Records for this exercise START
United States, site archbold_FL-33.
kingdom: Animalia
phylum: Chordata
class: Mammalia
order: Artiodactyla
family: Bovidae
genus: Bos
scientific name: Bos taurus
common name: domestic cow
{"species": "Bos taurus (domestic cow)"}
Records for this exercise END
Records for this exercise START
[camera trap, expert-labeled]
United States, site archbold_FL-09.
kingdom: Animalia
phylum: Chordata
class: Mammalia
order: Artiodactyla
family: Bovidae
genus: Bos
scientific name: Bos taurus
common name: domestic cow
Records for this exercise END
- Work to be completed -
The records are given above. Copy each line in them that holds "United".

- Task result -
United States, site archbold_FL-33.
United States, site archbold_FL-09.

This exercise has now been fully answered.